» **EXERCISE OBJECTIVE**
Please reproduce the data exactly and omit the pictures.

» **GIVEN INFORMATION**
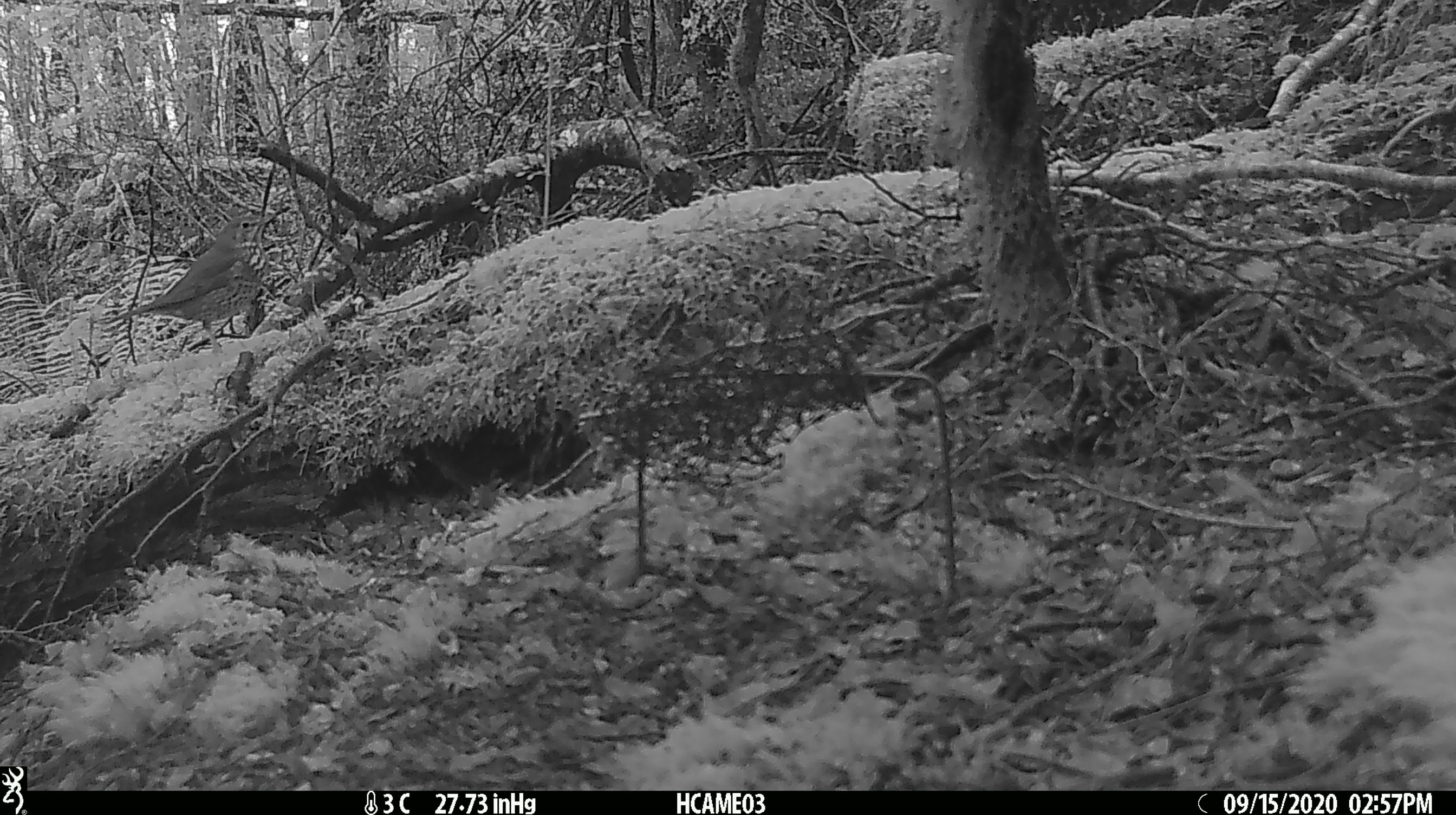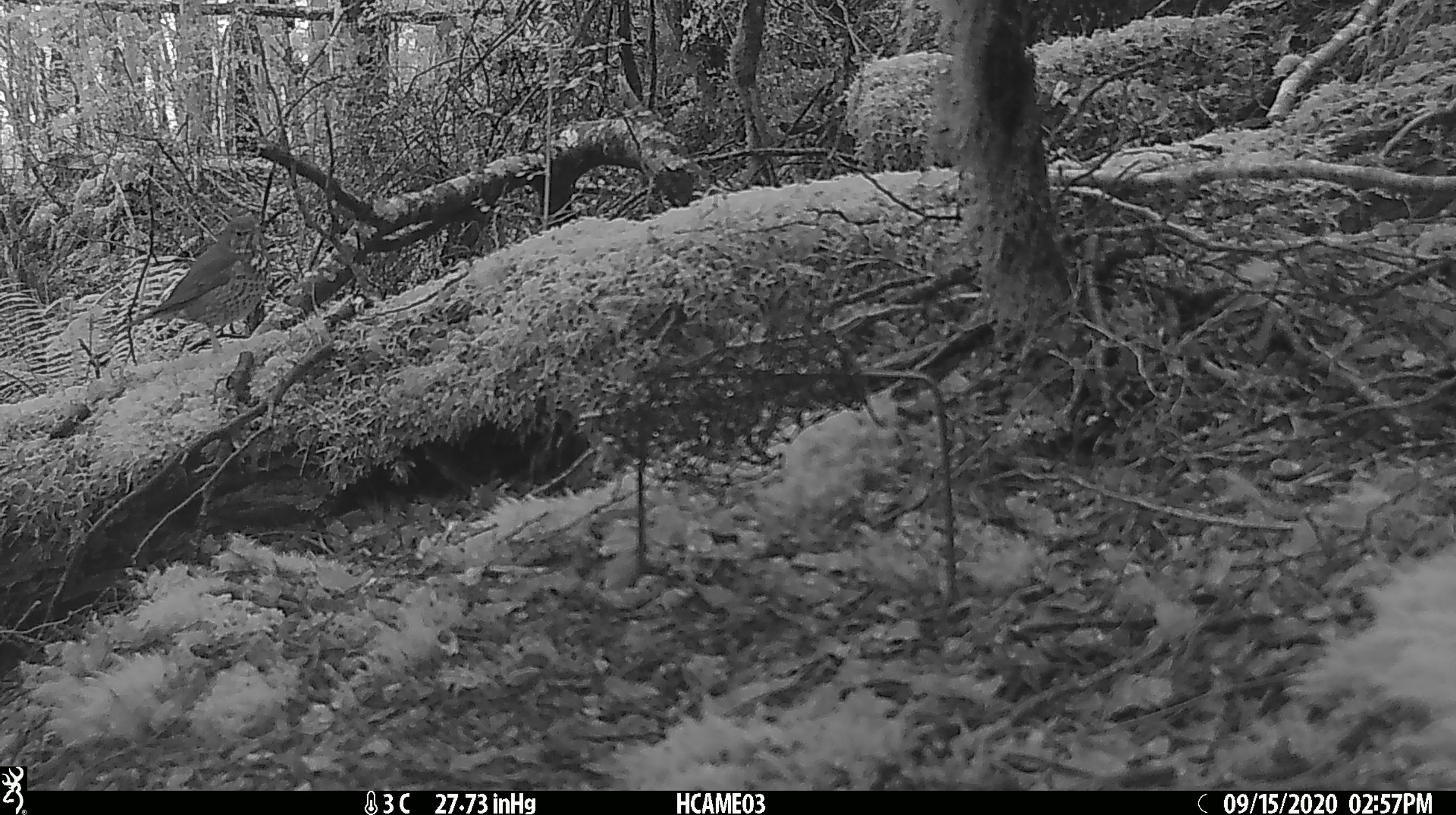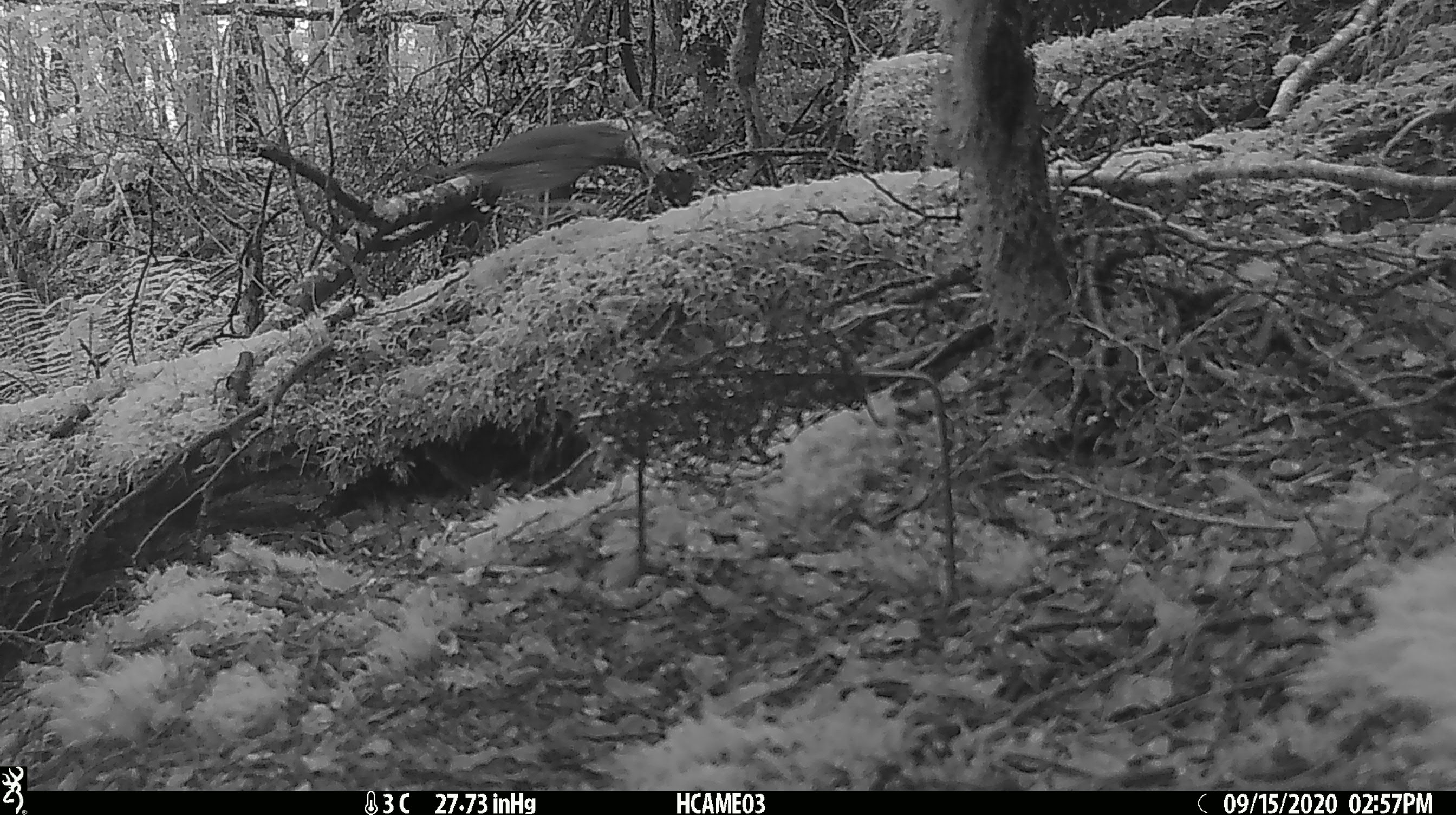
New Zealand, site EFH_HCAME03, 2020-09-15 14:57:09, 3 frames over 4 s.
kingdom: Animalia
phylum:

» **PROBLEM SOLUTION**
New Zealand, site EFH_HCAME03, 2020-09-15 14:57:09, 3 frames over 4 s.
kingdom: Animalia
phylum:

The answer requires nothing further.